* _Document passage_
|---|

Motivation

Brain-computer interfaces (BCIs) aim to restore lost neural function—such as vision or movement—by interfacing directly with the brain's remaining functional circuits. With recent advances in high-resolution, large-scale neural implants, we can now record from and stimulate large populations of neurons at cellular resolution across multiple brain regions. These developments have generated unprecedented datasets, providing new opportunities to understand the brain and interact with it in real-time.

Our overarching goal is to develop a computational toolbox capable of decoding neural activity and delivering targeted stimulation—effectively "reading from" and "writing to" the brain—in real-time and at cellular resolution.

Our Solution

Developed a real-time BCI system for decoding speech and full-body movement in VR using OmniGibson, enabling clinical human trials. To support closed-loop experimentation, we built a modular 2D/3D BCI task system in Python with real-time logging, goal tracking, and adjustable difficulty. A custom Pygame-based interface provided dynamic feedback and supported multiple input modalities (keyboard, SpaceMouse, Utah Array) for both in-lab and at-home use. We implemented a BLENT-inspired shared-autonomy algorithm using goal belief and confidence-weighted blending to assist user control. Additionally, we contributed to an adaptive decoder framework using online multinomial logistic regression with entropy-weighted sampling and automated metrics for performance evaluation.

My Contributions

In RiceBCI’s shared-autonomy BCI platform, I led the development of shared-autonomy for robotics control and adaptive learning modules to support real-time brain-driven experiments. I designed a 2D cursor and robotic control framework implementing a belief-based intent inference algorithm (BLENT), which uses a maximum-entropy model to predict user goals and blend their input with autonomous assistive actions. This module features a modular, cross-platform architecture with support for multiple control modes (human, autonomous, noisy, and shared), along with a real-time Pygame interface for dynamic task execution, comprehensive logging, and automated performance reporting. On the learning side, I developed a novel adaptive trial-selection algorithm to accelerate BCI decoder training. This method integrates online multinomial logistic regression with a surrogate model to compute expected information gain, enabling real-time selection of the most informative targets. Additionally, I engineered a custom game interface that connects neural data streams (e.g., Utah array signals) directly to task environments, enabling closed-loop BCI control.

|---|

* _Information shown_
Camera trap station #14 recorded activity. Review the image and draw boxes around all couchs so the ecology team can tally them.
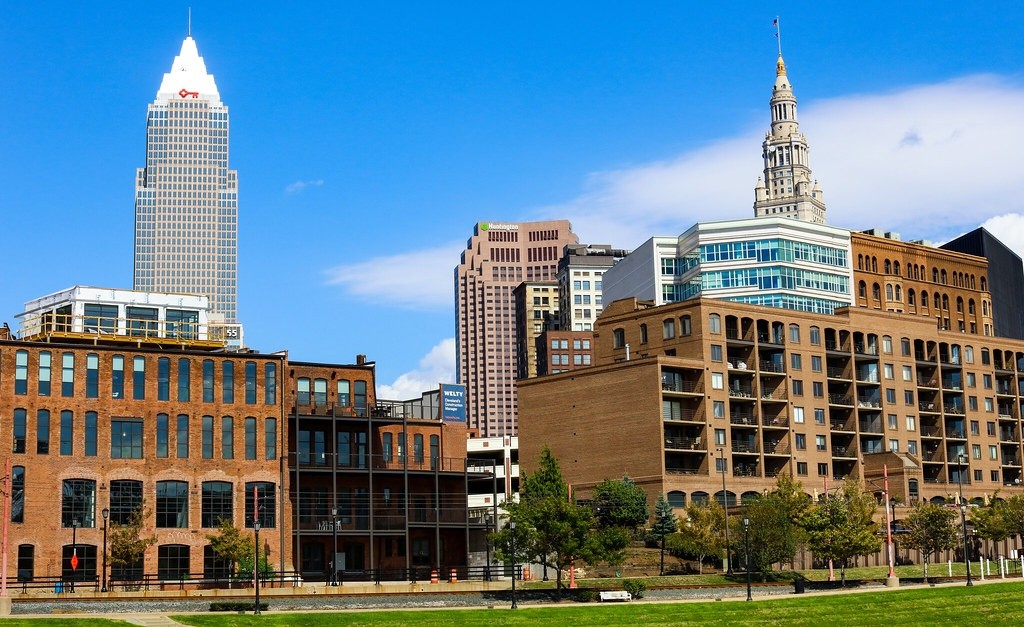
[678,440,691,450]
[664,438,676,449]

|---|

* _Work item 1_
In the BCI project write-up, rewrite the paragraph beginning "Developed a real-time BCI system" as a bulleted list that keeps its main facts.
* _Work item 2_
According to the BCI project write-up, which control modes does the 2D cursor and robotic control module support?
* _Work item 3_
Retype the BCI project write-up from "Developed a real-time" to "for performance evaluation.".

* _Written answer 1_
- Developed a real-time BCI system that decodes speech and full-body movement in VR using OmniGibson, enabling clinical human trials.
- Built a modular 2D/3D BCI task system in Python for closed-loop experimentation, with real-time logging, goal tracking, and adjustable difficulty.
- Created a custom Pygame-based interface that gave dynamic feedback and supported keyboard, SpaceMouse, and Utah Array input, both in the lab and at home.
- Implemented a BLENT-inspired shared-autonomy algorithm that uses goal belief and confidence-weighted blending to assist user control.
- Contributed to an adaptive decoder framework using online multinomial logistic regression with entropy-weighted sampling and automated performance metrics.

* _Written answer 2_
Human, autonomous, noisy, and shared.

* _Written answer 3_
Developed a real-time BCI system for decoding speech and full-body movement in VR using OmniGibson, enabling clinical human trials. To support closed-loop experimentation, we built a modular 2D/3D BCI task system in Python with real-time logging, goal tracking, and adjustable difficulty. A custom Pygame-based interface provided dynamic feedback and supported multiple input modalities (keyboard, SpaceMouse, Utah Array) for both in-lab and at-home use. We implemented a BLENT-inspired shared-autonomy algorithm using goal belief and confidence-weighted blending to assist user control. Additionally, we contributed to an adaptive decoder framework using online multinomial logistic regression with entropy-weighted sampling and automated metrics for performance evaluation.